In practice, the policy will probably be structured in one of the following ways. In particular, it
- could be in the form of a tax cut or an increase in public spending
- can either be a one-time intervention or it might be repeated over time
- will involve the creation of bank deposits instead of bank notes
- will be deposited in the government’s account, after which it is transferred to households
How is helicopter money created?
But how will these ‘new deposits’ be created? There’s several ways in which the central bank can create additional deposits. For example,
- the central bank can directly credit the current account of the government and add on its balance sheet an asset that is a non-interest-bearing non-redeemable receivable
- Alternatively, the government can issue new government bonds which the central bank purchases on the primary market. The central bank can then convert the bonds to non-interest-bearing non-redeemable bonds
- Finally, the government can also issue government debt, which the central bank purchases and holds. Every time the bonds expiry, the central bank should purchase new bonds (i.e. roll over perpetually). The central bank in this case returns to the government as profit the interest income it receives from the government.
In the last case, the central bank has to credibly commit in advance that it will actually rollover the bonds perpetually. If the central bank does not do this in a credible way, households will realize that the debt will have to be paid back sooner or later. In that case, households will probably won’t spend the money. Instead, they will save the money they have available thanks to the tax cut to pay the future taxes that will be levied to repay the debt.

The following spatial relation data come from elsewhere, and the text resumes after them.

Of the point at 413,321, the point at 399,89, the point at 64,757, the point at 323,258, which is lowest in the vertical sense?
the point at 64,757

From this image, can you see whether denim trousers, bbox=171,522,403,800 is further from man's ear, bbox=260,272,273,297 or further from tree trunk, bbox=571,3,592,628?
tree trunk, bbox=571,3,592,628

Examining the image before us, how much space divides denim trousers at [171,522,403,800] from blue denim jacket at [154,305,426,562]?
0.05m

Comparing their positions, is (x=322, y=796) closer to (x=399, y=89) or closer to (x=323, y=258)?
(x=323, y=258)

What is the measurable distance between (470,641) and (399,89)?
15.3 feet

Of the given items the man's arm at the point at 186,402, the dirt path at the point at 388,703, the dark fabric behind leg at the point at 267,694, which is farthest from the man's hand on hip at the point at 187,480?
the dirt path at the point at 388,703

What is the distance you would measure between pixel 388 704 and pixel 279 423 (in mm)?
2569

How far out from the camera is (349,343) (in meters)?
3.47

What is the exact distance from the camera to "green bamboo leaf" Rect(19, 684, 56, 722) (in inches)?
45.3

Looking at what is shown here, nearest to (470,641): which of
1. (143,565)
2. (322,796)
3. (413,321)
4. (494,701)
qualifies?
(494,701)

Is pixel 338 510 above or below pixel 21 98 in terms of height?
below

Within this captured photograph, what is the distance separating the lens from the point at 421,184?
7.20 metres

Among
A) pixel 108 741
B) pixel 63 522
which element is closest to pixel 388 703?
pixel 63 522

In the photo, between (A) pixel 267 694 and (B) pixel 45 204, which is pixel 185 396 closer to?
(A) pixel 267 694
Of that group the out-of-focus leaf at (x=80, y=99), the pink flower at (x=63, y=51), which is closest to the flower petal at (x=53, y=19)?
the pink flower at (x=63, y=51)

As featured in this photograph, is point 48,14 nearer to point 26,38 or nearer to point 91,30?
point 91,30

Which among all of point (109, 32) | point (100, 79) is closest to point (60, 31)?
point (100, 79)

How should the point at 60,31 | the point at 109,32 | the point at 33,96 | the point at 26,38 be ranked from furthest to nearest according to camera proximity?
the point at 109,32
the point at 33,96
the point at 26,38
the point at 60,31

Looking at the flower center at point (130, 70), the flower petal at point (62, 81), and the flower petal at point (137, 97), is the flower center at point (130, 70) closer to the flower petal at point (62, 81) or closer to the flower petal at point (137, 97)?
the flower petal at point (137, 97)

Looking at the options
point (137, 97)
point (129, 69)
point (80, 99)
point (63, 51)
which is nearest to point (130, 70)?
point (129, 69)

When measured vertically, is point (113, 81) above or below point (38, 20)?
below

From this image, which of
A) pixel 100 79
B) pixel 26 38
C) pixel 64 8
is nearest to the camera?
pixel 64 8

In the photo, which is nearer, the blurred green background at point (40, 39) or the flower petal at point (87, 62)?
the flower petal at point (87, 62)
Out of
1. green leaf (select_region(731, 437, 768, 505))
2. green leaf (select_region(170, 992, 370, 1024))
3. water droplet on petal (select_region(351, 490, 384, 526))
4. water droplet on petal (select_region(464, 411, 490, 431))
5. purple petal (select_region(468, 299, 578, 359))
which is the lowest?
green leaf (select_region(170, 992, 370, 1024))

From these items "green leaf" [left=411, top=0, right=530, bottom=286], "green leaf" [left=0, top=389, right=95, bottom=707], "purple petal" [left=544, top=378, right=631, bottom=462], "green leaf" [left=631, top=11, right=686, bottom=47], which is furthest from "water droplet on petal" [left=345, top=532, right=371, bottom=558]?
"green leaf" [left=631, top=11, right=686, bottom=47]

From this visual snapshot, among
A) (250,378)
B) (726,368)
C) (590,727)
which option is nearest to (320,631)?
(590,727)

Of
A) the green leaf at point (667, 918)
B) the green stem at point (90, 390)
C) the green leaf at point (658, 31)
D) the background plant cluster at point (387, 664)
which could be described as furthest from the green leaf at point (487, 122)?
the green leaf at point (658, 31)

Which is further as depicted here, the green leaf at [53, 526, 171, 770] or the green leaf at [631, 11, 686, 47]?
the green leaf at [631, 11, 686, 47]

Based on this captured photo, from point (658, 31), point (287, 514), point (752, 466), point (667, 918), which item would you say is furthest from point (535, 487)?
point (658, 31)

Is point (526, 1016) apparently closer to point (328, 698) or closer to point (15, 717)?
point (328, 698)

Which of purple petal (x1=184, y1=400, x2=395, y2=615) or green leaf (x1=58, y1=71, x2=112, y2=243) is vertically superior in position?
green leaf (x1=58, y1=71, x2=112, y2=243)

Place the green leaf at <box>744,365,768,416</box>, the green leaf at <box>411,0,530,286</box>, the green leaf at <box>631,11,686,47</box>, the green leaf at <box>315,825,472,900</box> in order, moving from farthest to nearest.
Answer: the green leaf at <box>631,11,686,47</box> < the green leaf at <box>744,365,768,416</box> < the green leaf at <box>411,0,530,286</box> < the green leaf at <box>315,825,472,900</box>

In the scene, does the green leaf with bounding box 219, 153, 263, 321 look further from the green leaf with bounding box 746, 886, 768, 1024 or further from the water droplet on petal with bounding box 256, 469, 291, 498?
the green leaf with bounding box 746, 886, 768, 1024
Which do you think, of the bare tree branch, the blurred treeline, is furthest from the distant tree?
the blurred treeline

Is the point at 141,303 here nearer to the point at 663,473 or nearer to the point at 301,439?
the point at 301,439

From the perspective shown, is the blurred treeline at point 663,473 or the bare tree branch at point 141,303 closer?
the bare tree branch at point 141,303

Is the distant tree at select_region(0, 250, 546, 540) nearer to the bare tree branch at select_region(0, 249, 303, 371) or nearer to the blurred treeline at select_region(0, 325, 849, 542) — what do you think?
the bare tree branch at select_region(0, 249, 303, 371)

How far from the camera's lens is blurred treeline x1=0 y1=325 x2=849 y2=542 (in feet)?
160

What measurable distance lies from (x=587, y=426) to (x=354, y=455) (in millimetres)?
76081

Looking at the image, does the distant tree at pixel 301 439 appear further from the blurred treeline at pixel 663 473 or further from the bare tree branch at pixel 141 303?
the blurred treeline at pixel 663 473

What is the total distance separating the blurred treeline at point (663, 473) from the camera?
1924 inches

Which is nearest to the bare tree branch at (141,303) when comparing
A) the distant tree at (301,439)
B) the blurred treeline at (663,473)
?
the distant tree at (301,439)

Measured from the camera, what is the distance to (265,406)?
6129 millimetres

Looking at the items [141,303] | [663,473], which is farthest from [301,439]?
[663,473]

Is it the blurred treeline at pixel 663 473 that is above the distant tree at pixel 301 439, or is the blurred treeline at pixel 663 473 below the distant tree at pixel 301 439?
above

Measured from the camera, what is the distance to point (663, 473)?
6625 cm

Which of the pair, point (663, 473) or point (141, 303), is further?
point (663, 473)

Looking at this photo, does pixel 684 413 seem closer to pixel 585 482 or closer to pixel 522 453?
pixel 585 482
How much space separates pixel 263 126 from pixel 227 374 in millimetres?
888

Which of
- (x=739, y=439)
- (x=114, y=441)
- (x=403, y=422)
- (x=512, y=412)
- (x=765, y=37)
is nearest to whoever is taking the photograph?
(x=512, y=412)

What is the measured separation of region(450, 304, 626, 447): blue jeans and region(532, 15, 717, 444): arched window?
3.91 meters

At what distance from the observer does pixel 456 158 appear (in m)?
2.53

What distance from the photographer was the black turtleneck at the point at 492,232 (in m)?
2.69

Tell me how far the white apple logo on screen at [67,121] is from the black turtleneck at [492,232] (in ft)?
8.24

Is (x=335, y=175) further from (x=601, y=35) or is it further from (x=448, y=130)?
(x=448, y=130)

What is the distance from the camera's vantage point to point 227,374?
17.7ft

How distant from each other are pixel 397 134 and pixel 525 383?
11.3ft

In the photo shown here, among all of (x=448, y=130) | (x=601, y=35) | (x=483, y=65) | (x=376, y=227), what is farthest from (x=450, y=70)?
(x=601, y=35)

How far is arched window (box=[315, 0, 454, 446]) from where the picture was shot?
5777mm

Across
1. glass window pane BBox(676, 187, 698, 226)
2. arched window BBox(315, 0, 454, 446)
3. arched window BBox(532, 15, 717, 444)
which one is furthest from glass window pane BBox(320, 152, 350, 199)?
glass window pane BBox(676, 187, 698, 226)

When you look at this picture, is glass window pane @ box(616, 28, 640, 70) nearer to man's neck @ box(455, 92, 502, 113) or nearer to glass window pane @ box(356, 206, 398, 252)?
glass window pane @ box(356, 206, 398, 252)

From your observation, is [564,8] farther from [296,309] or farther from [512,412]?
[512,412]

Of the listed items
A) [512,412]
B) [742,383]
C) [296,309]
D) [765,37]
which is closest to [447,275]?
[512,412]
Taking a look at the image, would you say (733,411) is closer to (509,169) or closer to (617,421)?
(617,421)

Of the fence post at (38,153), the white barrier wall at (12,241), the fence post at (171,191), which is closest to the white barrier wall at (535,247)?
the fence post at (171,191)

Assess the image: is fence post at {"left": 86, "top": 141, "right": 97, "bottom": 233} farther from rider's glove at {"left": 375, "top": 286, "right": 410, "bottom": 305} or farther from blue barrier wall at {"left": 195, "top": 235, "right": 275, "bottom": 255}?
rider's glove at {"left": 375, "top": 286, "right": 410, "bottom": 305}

Consequences helicopter money
The aim of helicopter money is to spur economic growth through the creation of inflation. Handing out deposits to households increases their disposable income. We can expect most of the households to spend this windfall. Households that don’t spend the money, will end up with money that has decreased in value. This is because the spending behavior of the other households will lead to an increase in the price level (i.e. inflation). Moreover, the higher inflation will also cause households’ savings to drop in value. Hence, households might also become more inclined to spend even more money, beyond the helicopter money they received.
Helicopter money refers to a policy where the government transfer a sum of money to the households directly by creating money. It aims to increase households’ consumption and the level of inflation. It is a policy that is taboo today but could become a reality when developed countries are confronted with deflation.